A conversa com o professor foi curta. Poucas palavras. Nenhuma certeza lhe dera.

— Tudo dependerá apenas de você, meu jovem. No dia de sua volta quero ouvi-lo tocar a nossa peça principal em seu todo. Se tocar sem uma falha sequer, poderá participar da grande noite de gala de nossa Academia de Música.

Quase ajoelhou-se à frente do mestre em agradecimentos. Não cabia em si de contente. O intervalo para o almoço foi curto. Na saída o cocheiro de libré já se encontrava a postos aguardando por Sissi. Mal a viu, correu a conduzi-la até a viatura.

O rapaz entrou com outros companheiros no restaurante do Pensionato, a alguns passos dali.

O ensaio vespertino foi em outra sala maior. Aos violinos agregaram-se os demais instrumentos de corda.

Às seis horas da tarde cessaram os sons da música na grande escola. Todos os instrumentos retornaram aos seus estojos. A algazarra, no entanto, era intensa. Comentários sobre os deslizes havidos, sobre a cara de poucos amigos do maestro quando alguém ousava rir após um quase inaudível desafinamento.

Após este último intervalo estariam todos reunidos com o restante da orquestra para mais um ensaio geral.

Triste, dirigiu-se Rolf para onde se encontrava Sissi, na tentativa de dar-lhe, pelo menos, um aperto de mão em despedida. Viu-a, a sós, ao lado da grande porta de saída. Correu para perto dela antes que ela saísse e sumisse, uma vez mais, dentro daquele antipático coche conduzido por aquele inominável cocheiro.

Do lado de fora não havia nem coche e nem cocheiro. Apenas ela ali, a sorrir para ele. Aproximou-se.

— Permita-me ficar a seu lado enquanto espera pelo carro que virá apanhá-la.

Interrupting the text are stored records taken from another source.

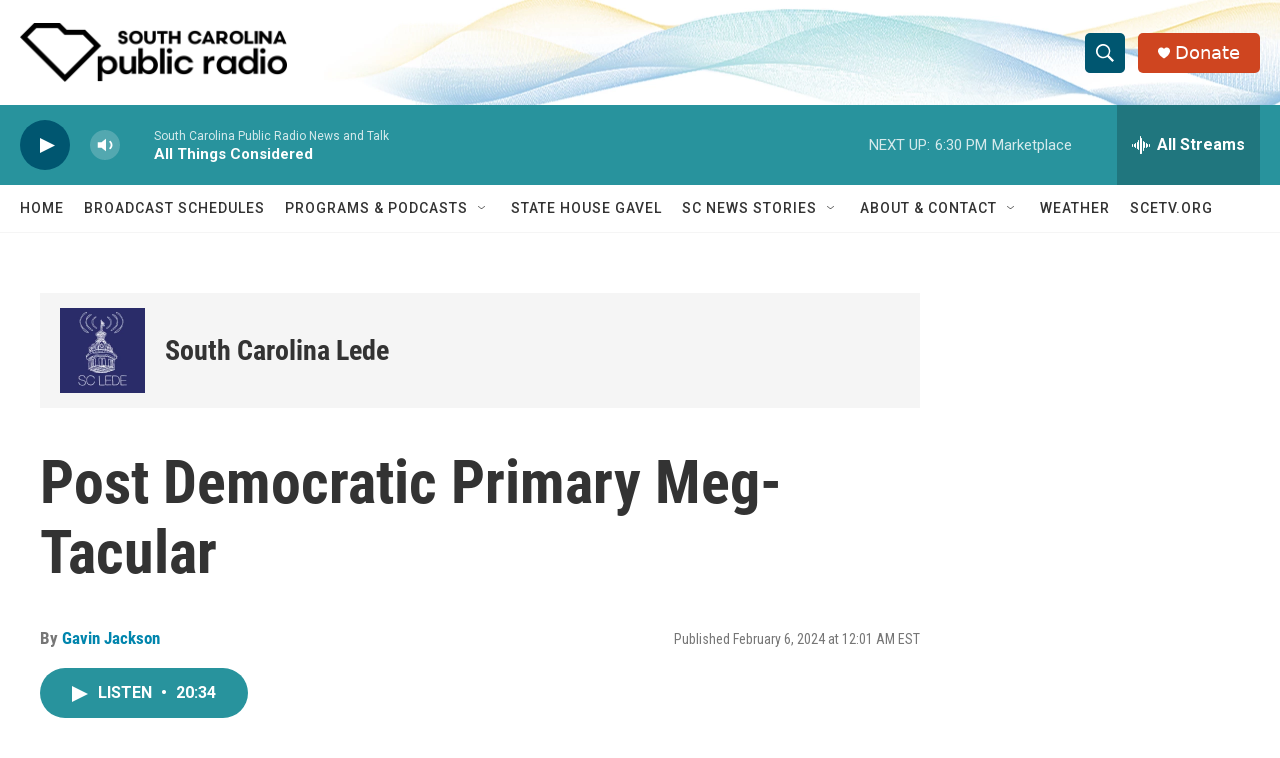

--- FILE ---
content_type: text/html; charset=utf-8
request_url: https://www.google.com/recaptcha/api2/aframe
body_size: 267
content:
<!DOCTYPE HTML><html><head><meta http-equiv="content-type" content="text/html; charset=UTF-8"></head><body><script nonce="OzHIVeUTMvttH-o49ZInDA">/** Anti-fraud and anti-abuse applications only. See google.com/recaptcha */ try{var clients={'sodar':'https://pagead2.googlesyndication.com/pagead/sodar?'};window.addEventListener("message",function(a){try{if(a.source===window.parent){var b=JSON.parse(a.data);var c=clients[b['id']];if(c){var d=document.createElement('img');d.src=c+b['params']+'&rc='+(localStorage.getItem("rc::a")?sessionStorage.getItem("rc::b"):"");window.document.body.appendChild(d);sessionStorage.setItem("rc::e",parseInt(sessionStorage.getItem("rc::e")||0)+1);localStorage.setItem("rc::h",'1768864561670');}}}catch(b){}});window.parent.postMessage("_grecaptcha_ready", "*");}catch(b){}</script></body></html>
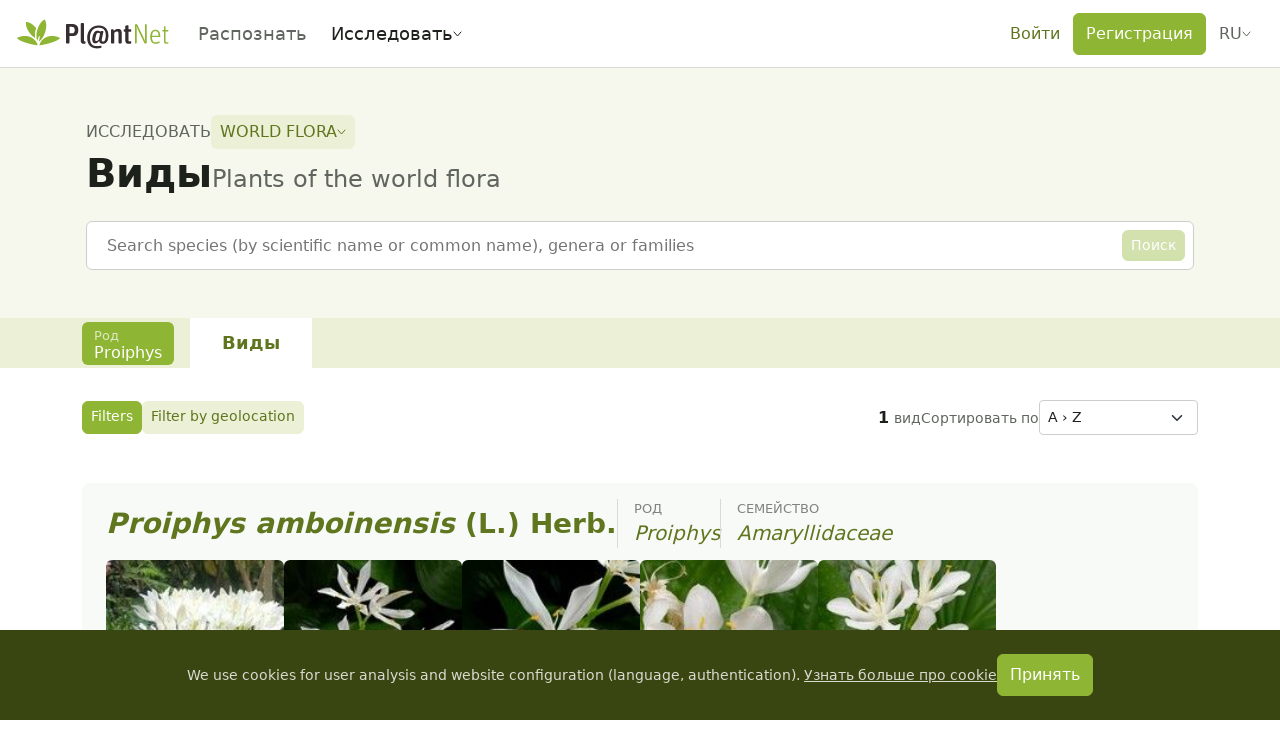

--- FILE ---
content_type: text/javascript; charset=utf-8
request_url: https://identify.plantnet.org/_nuxt/BUiNkWlH.js
body_size: 1921
content:
import{i as R,aa as j,x as M,aK as m,at as S,m as L,L as z,aL as H,aM as F,B as U,aN as W,A as G,am as w,aO as I,aj as q,W as J,e as Q,aP as X}from"./XcKVyxwn.js";const Y={trailing:!0};function Z(a,e=25,c={}){if(c={...Y,...c},!Number.isFinite(e))throw new TypeError("Expected `wait` to be a finite number");let r,s,i=[],t,v;const f=(D,n)=>(t=$(a,D,n),t.finally(()=>{if(t=null,c.trailing&&v&&!s){const d=f(D,v);return v=null,d}}),t);return function(...D){return t?(c.trailing&&(v=D),t):new Promise(n=>{const d=!s&&c.leading;clearTimeout(s),s=setTimeout(()=>{s=null;const g=c.leading?r:f(this,D);for(const y of i)y(g);i=[]},e),d?(r=f(this,D),n(r)):i.push(n)})}}async function $(a,e,c){return await a.apply(e,c)}const x=a=>a==="defer"||a===!1;function K(...a){const e=typeof a[a.length-1]=="string"?a.pop():void 0;B(a[0],a[1])&&a.unshift(e);let[c,r,s={}]=a;const i=R(()=>j(c));if(typeof i.value!="string")throw new TypeError("[nuxt] [useAsyncData] key must be a string.");if(typeof r!="function")throw new TypeError("[nuxt] [useAsyncData] handler must be a function.");const t=M();s.server??=!0,s.default??=k,s.getCachedData??=V,s.lazy??=!1,s.immediate??=!0,s.deep??=m.deep,s.dedupe??="cancel",s._functionName,t._asyncData[i.value];const v={cause:"initial",dedupe:s.dedupe};t._asyncData[i.value]?._init||(v.cachedData=s.getCachedData(i.value,t,{cause:"initial"}),t._asyncData[i.value]=E(t,i.value,r,s,v.cachedData));const f=t._asyncData[i.value];f._deps++;const D=()=>t._asyncData[i.value].execute(v),n=s.server!==!1&&t.payload.serverRendered;{let y=function(u){const o=t._asyncData[u];o?._deps&&(o._deps--,o._deps===0&&o?._off())};const l=S();if(l&&n&&s.immediate&&!l.sp&&(l.sp=[]),l&&!l._nuxtOnBeforeMountCbs){l._nuxtOnBeforeMountCbs=[];const u=l._nuxtOnBeforeMountCbs;L(()=>{u.forEach(o=>{o()}),u.splice(0,u.length)}),z(()=>u.splice(0,u.length))}const P=l&&(l._nuxtClientOnly||H(F,!1));n&&t.isHydrating&&(f.error.value||f.data.value!=null)?(f.pending.value=!1,f.status.value=f.error.value?"error":"success"):l&&(!P&&t.payload.serverRendered&&t.isHydrating||s.lazy)&&s.immediate?l._nuxtOnBeforeMountCbs.push(D):s.immediate&&D();const _=X(),h=U([i,...s.watch||[]],([u],[o])=>{if((u||o)&&u!==o){const O=t._asyncData[o]?.data.value!==m.value,T=t._asyncDataPromises[o]!==void 0;o&&y(o);const p={cause:"initial",dedupe:s.dedupe};if(!t._asyncData[u]?._init){let b;o&&O?b=t._asyncData[o]?.data.value:(b=s.getCachedData(u,t,{cause:"initial"}),p.cachedData=b),t._asyncData[u]=E(t,u,r,s,b)}t._asyncData[u]._deps++,(s.immediate||O||T)&&t._asyncData[u].execute(p)}else f._execute({cause:"watch",dedupe:s.dedupe})},{flush:"sync"});_&&W(()=>{h(),y(i.value)})}const d={data:C(()=>t._asyncData[i.value]?.data),pending:C(()=>t._asyncData[i.value]?.pending),status:C(()=>t._asyncData[i.value]?.status),error:C(()=>t._asyncData[i.value]?.error),refresh:(...y)=>t._asyncData[i.value].execute(...y),execute:(...y)=>t._asyncData[i.value].execute(...y),clear:()=>N(t,i.value)},g=Promise.resolve(t._asyncDataPromises[i.value]).then(()=>d);return Object.assign(g,d),g}function C(a){return R({get(){return a()?.value},set(e){const c=a();c&&(c.value=e)}})}function ea(...a){const e=typeof a[a.length-1]=="string"?a.pop():void 0;B(a[0],a[1])&&a.unshift(e);const[c,r,s={}]=a;return K(c,r,{...s,lazy:!0},null)}function B(a,e){return!(typeof a=="string"||typeof a=="object"&&a!==null||typeof a=="function"&&typeof e=="function")}function N(a,e){e in a.payload.data&&(a.payload.data[e]=void 0),e in a.payload._errors&&(a.payload._errors[e]=m.errorValue),a._asyncData[e]&&(a._asyncData[e].data.value=void 0,a._asyncData[e].error.value=m.errorValue,a._asyncData[e].pending.value=!1,a._asyncData[e].status.value="idle"),e in a._asyncDataPromises&&(a._asyncDataPromises[e]&&(a._asyncDataPromises[e].cancelled=!0),a._asyncDataPromises[e]=void 0)}function A(a,e){const c={};for(const r of e)c[r]=a[r];return c}function E(a,e,c,r,s){a.payload._errors[e]??=m.errorValue;const i=r.getCachedData!==V,t=c,v=r.deep?G:w,f=s!=null,D=a.hook("app:data:refresh",async d=>{(!d||d.includes(e))&&await n.execute({cause:"refresh:hook"})}),n={data:v(f?s:r.default()),pending:w(!f),error:I(a.payload._errors,e),status:w("idle"),execute:(...d)=>{const[g,y=void 0]=d,l=g&&y===void 0&&typeof g=="object"?g:{};if(a._asyncDataPromises[e]){if(x(l.dedupe??r.dedupe))return a._asyncDataPromises[e];a._asyncDataPromises[e].cancelled=!0}if(l.cause==="initial"||a.isHydrating){const _="cachedData"in l?l.cachedData:r.getCachedData(e,a,{cause:l.cause??"refresh:manual"});if(_!=null)return a.payload.data[e]=n.data.value=_,n.error.value=m.errorValue,n.status.value="success",Promise.resolve(_)}n.pending.value=!0,n.status.value="pending";const P=new Promise((_,h)=>{try{_(t(a))}catch(u){h(u)}}).then(async _=>{if(P.cancelled)return a._asyncDataPromises[e];let h=_;r.transform&&(h=await r.transform(_)),r.pick&&(h=A(h,r.pick)),a.payload.data[e]=h,n.data.value=h,n.error.value=m.errorValue,n.status.value="success"}).catch(_=>{if(P.cancelled)return a._asyncDataPromises[e];n.error.value=J(_),n.data.value=Q(r.default()),n.status.value="error"}).finally(()=>{P.cancelled||(n.pending.value=!1,delete a._asyncDataPromises[e])});return a._asyncDataPromises[e]=P,a._asyncDataPromises[e]},_execute:Z((...d)=>n.execute(...d),0,{leading:!0}),_default:r.default,_deps:0,_init:!0,_hash:void 0,_off:()=>{D(),a._asyncData[e]?._init&&(a._asyncData[e]._init=!1),i||q(()=>{a._asyncData[e]?._init||(N(a,e),n.execute=()=>Promise.resolve(),n.data.value=m.value)})}};return n}const k=()=>m.value,V=(a,e,c)=>{if(e.isHydrating)return e.payload.data[a];if(c.cause!=="refresh:manual"&&c.cause!=="refresh:hook")return e.static.data[a]};export{ea as a,K as u};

— Permito, sim — disse ela sorrindo —, podes ficar a meu lado por um longo tempo se assim o quiseres. Falei ao cocheiro que hoje os ensaios se prolongariam até a noite. Que não haveria intervalo.

Rolf respirou fundo. Estava sem palavras. Ainda restavam alguns schillings em seu bolso e pode convidá-la para tomar um chocolate quente e saborear um pedaço de apfelstrudel.

Saíram pela rua a conversar. Logo encontraram a famosa Cafeteria onde se encontravam os mais fantásticos doces de Viena. Foi o chocolate sorvido com mais vagar em sua vida e a torta de maçã degustada em minúsculos pedaços. Queria demorar-se ali, ao lado dela, pela eternidade. Tinham muito a conversar. Coisas que haviam ficado em longínquos passados dos quais não se lembrava. Como se já tivessem vivido muitas vidas juntos.

Aquela hora passou tão rapidamente e já deveriam retornar para o último ensaio do dia. Para o último ensaio geral de Rolf em muitos dias.

Logo tudo findara. O guardar, desta vez, seu violino dentro do estojo parecia-lhe ter um significado de perda, de ausência, de solidão. Algo inexplicável apossava-se de seu peito. Era a hora das despedidas. Os abraços finais nos companheiros.  Rolf prometeu a todos que logo regressaria mais pronto que nunca para participar da noite de gala.

Saíram ao encontro do coche que a aguardava. Num ímpeto final tomou-a nos braços e quase a chorar beijou sua mão. Ouviu ainda a sua voz. Um último sussurro.

— Volte logo. Adeus!

Viu-a, ainda, na janelinha do coche, a lhe sorrir. Sonhou ou ela lhe jogava, com as pontas dos dedos um beijo? Mesmo que fosse apenas sua imaginação um longo beijo enviou em direção a ela. E pela noite nebulosa saiu a assobiar.